#### [Set exercise]
Reproduce the data below word for word, taking everything from the line containing "From the observer's" down to the line containing "Result: 9.13". Include both of those lines.

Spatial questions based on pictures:
===============

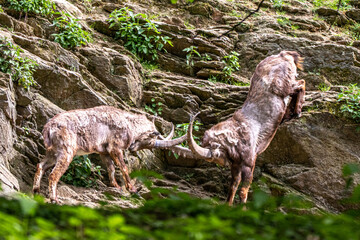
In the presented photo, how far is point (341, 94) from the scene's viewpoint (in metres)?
10.6

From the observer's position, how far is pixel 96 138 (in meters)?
8.93

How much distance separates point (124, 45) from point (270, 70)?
5282 millimetres

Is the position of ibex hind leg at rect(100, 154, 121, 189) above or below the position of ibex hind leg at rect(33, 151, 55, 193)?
below

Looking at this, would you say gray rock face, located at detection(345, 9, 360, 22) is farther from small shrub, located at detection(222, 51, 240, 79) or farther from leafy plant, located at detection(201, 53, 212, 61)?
leafy plant, located at detection(201, 53, 212, 61)

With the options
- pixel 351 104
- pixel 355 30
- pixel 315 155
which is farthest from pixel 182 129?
pixel 355 30

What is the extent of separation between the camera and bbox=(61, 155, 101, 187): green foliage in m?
Result: 9.13

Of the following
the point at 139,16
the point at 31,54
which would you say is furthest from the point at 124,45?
the point at 31,54

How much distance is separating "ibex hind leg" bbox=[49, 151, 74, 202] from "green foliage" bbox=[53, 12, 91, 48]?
4.37 m

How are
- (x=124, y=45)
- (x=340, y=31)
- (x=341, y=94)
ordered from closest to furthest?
(x=341, y=94), (x=124, y=45), (x=340, y=31)

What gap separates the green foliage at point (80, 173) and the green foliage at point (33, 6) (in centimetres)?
485

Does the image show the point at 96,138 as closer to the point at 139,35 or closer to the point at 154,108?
the point at 154,108

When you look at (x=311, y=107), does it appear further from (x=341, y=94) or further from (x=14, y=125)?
(x=14, y=125)

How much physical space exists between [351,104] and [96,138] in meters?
6.14

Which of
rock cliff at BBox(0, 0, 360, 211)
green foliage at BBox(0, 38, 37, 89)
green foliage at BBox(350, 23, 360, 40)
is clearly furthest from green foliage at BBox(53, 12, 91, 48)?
green foliage at BBox(350, 23, 360, 40)
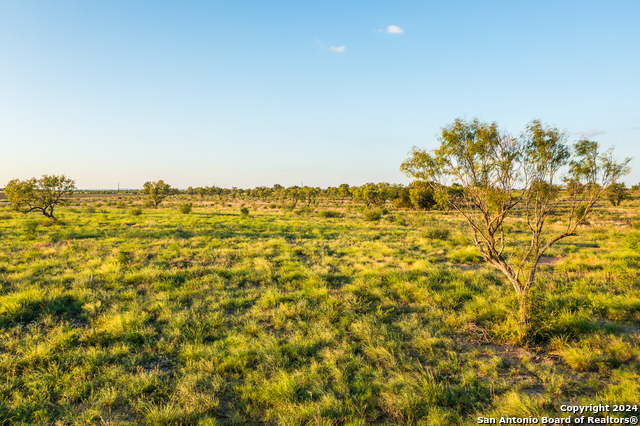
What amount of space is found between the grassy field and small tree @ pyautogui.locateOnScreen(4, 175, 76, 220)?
17620 millimetres

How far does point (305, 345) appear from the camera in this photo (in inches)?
224

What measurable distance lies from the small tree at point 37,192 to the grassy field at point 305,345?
17.6 metres

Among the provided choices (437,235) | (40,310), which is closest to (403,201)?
(437,235)

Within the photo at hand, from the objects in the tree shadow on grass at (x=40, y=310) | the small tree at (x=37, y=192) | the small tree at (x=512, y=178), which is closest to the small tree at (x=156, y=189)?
the small tree at (x=37, y=192)

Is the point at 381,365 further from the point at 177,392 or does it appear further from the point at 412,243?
the point at 412,243

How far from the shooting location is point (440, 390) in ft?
14.2

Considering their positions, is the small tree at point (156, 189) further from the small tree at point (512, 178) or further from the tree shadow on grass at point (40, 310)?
the small tree at point (512, 178)

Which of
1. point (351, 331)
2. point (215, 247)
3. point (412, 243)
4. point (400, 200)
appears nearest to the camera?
point (351, 331)

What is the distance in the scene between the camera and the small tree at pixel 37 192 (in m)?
23.3

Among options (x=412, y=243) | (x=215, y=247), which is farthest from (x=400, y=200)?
(x=215, y=247)

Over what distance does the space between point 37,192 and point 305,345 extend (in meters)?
31.7

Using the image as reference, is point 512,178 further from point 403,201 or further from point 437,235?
point 403,201

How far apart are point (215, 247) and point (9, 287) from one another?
27.1 feet

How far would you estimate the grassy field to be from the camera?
4109 millimetres
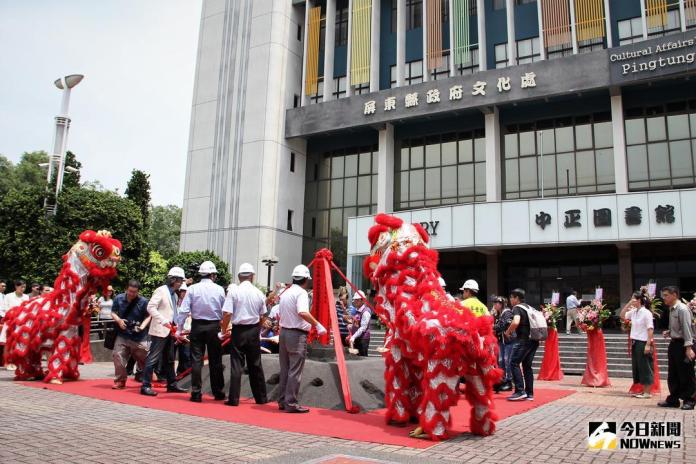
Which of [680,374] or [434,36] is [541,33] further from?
[680,374]

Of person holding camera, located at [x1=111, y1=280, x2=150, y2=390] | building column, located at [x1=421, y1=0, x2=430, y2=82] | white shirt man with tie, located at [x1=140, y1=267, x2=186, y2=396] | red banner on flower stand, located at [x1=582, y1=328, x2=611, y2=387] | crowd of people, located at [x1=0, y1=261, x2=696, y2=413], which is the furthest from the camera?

===============

#### [Final result]
From the observer's position, how far is pixel 96 138 (in meters)?
8.93

How much distance separates point (124, 45) from point (270, 70)?
5282 millimetres

Is the position of ibex hind leg at rect(100, 154, 121, 189) above or below the position of ibex hind leg at rect(33, 151, 55, 193)?
below

Looking at this, would you say gray rock face, located at detection(345, 9, 360, 22) is farther from small shrub, located at detection(222, 51, 240, 79) or farther from leafy plant, located at detection(201, 53, 212, 61)?
leafy plant, located at detection(201, 53, 212, 61)

With the options
- pixel 351 104
- pixel 355 30
- pixel 315 155
which is farthest from pixel 182 129?
pixel 355 30

What is the extent of separation between the camera and bbox=(61, 155, 101, 187): green foliage in m?
Result: 9.13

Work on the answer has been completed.